EXTRACT »
________________________________________

And injections of tossemots like”slacker pomo lifemode distilled to its very chai latte essence” are excruciating pose-prose.
Not everyone gets/can afford Sky News.
I wish that someone, somewhere, would investigate the untruths which the Australian public were fed about Iraq - specifically, ‘it’s not about regime change’ and, ‘we’ll only be there for a few months’.
Rundle’s description of the general misery rampant in the UK confirms the almost daily complaints and distress calls and emails I receive from family and friends, who, despite personal resilience and still, fortuitously, some personal wealth and rewarding jobs, are suffering badly from doom and gloom syndrome. It sounds a godawful place to be just now and of course, this will have a great effect on the election.
If Rundle on the UK election is only half as good as Rundle on the American elections then it will be Crikey’s money well spent.
I enjoyed this article very much. Guy Rundle has some really nice turns of phrase. I particularly liked “Looking….like a shifty Nazi dentist caught in Bolivia” and “conducted in what looks like a third-floor conference room at the Birmingham Radisson hotel, the day after the Toner Cartridge sales annual meeting had vacated”.
I’d rather read Rundle than watch Sky
Agreed, good article Guy.
YOu have to love him! Almost replaces Mungo in my heart. Looking forward to his missals.
Yes, Margaret, Rundle on a dull topic or a bad day is still worth reading. However, I don’t know how much on this deathly subject or on the dreary leaden-skies grungy Brits I can deal with. (Yeah, it is pathological with me, I lived there for too long, the last 5 years against my will. I don’t know what drives Guy back there regularly except he does seem to have a bit of S&M about him.) And all that royalty stuff — we just had a few days of Prince William and that was two days too much.

________________________________________

OBJECTIVE A » Collect every line of the entries below that contains the word "viewer", matching case exactly.
The reader comments above and the entries below have nothing to do with each other.

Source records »
________________________________________

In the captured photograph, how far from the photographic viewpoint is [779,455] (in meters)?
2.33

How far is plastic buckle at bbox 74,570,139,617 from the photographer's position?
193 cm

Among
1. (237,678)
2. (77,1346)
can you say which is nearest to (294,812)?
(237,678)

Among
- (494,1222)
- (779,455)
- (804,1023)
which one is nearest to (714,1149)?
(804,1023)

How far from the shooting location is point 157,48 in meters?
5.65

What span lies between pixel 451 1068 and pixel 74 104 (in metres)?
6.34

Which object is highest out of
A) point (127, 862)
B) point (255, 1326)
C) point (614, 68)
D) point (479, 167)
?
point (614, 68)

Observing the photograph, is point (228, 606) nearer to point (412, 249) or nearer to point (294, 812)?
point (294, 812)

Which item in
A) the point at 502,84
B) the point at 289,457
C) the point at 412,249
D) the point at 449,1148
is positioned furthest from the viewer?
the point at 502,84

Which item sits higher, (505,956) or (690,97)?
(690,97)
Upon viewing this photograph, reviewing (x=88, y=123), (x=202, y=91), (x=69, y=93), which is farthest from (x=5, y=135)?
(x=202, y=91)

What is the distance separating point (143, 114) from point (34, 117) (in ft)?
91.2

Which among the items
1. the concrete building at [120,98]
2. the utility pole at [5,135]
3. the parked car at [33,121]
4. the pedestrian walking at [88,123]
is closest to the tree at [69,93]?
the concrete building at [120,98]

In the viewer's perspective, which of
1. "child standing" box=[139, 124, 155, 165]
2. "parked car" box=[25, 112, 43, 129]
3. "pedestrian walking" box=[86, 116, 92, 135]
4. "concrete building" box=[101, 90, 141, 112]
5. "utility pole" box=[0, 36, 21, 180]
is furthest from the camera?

________________________________________

OBJECTIVE B »
Answer these questions about the reader comments, marking each answer the same way, one per line:
(i) What would one commenter rather do than watch Sky?
(ii) Whom does Rundle almost replace in one commenter's heart?
(iii) How many days too much was the recent coverage of Prince William, according to one commenter?

CORRECT ANSWER A »
is positioned furthest from the viewer?
In the viewer's perspective, which of

CORRECT ANSWER B »
(i) Read Rundle.
(ii) Mungo.
(iii) Two days.